3. Adele’s birth record lists her mother as a Rose Lubin Rose while Josefina’s death record lists her mother as a Diamantina Cadian. It is mainly the name Diamantina that has the potential to upset the narrative we had been developing of Adele/Josephine this far. And oh, the plot thickens. In Louis Vallee Cadignan’s birth affidavit, his maternal grandparents are listed as Joseph Cadignan (consistent information) and Matilde Joseph – not Diamantina or not Rose. This twist is pretty vexing, but given the context in which that birth affidavit was created (see here), it ultimately does not carry much weight. Furthermore, with the death record having been created after Josephine’s death, it is unlikely that whoever provided the information about her parentage for the Panamanian death registration could have firsthand knowledge that would trump the attestation given by her father Joseph Cadignan and his witnesses when he registered Adele’s birth.

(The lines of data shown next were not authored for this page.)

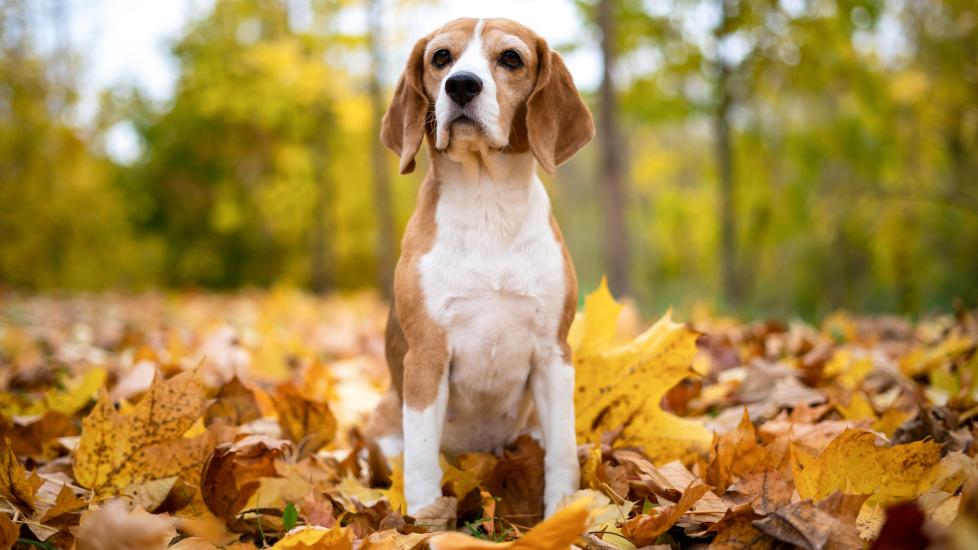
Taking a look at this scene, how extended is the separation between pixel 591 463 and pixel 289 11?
670 inches

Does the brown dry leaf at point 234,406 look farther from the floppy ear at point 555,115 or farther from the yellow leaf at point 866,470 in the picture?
the yellow leaf at point 866,470

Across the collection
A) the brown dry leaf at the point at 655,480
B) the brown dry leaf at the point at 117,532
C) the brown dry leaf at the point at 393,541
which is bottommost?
the brown dry leaf at the point at 655,480

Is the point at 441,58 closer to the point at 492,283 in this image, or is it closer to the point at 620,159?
the point at 492,283

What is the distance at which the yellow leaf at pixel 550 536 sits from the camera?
1.26m

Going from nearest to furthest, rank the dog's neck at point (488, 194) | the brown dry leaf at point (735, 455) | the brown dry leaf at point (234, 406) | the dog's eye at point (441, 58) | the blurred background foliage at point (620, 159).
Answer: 1. the brown dry leaf at point (735, 455)
2. the dog's neck at point (488, 194)
3. the dog's eye at point (441, 58)
4. the brown dry leaf at point (234, 406)
5. the blurred background foliage at point (620, 159)

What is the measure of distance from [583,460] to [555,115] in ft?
3.60

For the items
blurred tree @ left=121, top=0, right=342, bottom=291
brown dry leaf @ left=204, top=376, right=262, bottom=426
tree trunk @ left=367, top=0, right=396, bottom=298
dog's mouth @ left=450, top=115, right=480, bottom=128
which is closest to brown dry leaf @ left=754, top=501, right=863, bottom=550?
dog's mouth @ left=450, top=115, right=480, bottom=128

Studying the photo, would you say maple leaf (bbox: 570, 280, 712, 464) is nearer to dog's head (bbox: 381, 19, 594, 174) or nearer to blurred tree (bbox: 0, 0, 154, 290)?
dog's head (bbox: 381, 19, 594, 174)

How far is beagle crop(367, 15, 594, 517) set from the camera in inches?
86.0

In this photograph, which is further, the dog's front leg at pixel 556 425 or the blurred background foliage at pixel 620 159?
the blurred background foliage at pixel 620 159

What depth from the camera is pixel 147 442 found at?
6.55 ft

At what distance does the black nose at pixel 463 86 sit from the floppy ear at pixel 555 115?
0.64 feet

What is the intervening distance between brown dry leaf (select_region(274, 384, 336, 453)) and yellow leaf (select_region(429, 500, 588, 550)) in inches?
52.8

4. The name of Adele’s father according to her birth record, Joseph, is the French version of Josefina’s father’s name, Jose. It’s definitely possible that the Panamanian authorities recorded Josephine’s and her father’s names under their Spanish cognates.
5. The death record stated that she was married and gives her last names as Cadian de Valle, which is conceivably a misrepresentation of Cadignan de Vallee. It does not name the husband as Simon (or Francois), but provides enough circumstantial evidence to make it likely this is the same Josefina Gadian referenced in Simon’s death registration. So what do we conclude? In my estimation, the preponderance of evidence suggests that Adele Cadignan and Josephine Cadignan (a.ka. Josefina Cadian/Gadian de Valle) are in fact the same person. The discrepancy between the birthdate and age reported at her time of death is noteworthy, but not in itself enough to disprove the Adele = Josephine assertion. It was surely not unheard of for people during this era, especially migrants with perhaps little or no education, to not know their exact date of birth or age. Or for the people left behind to provide such information at the time of death to not know this information nor have access to the relevant documents. The inconsistencies with Adele/Josephine’s mother’s name across three different documents is the biggest bump I’ve encountered on my rocky road to the past, but considering the context in which each of these records were created makes me confident in my assessment that the birth record trumps the other two.
I feel confident in asserting the following:
Adele “Josephine” Cadignan de Vallee was born on 4 Apr 1893 in Le Francois, Martinique and died in Hospital Santo Tomas in Panama City, Panama on 7 Feb 1935.
Francois “Simon” Isambert Vallee was born 18 September 1888 in Le Vauclin, Martinique and died in Hospital Santo Tomas in Panama City, Panama on 6 Mar 1938.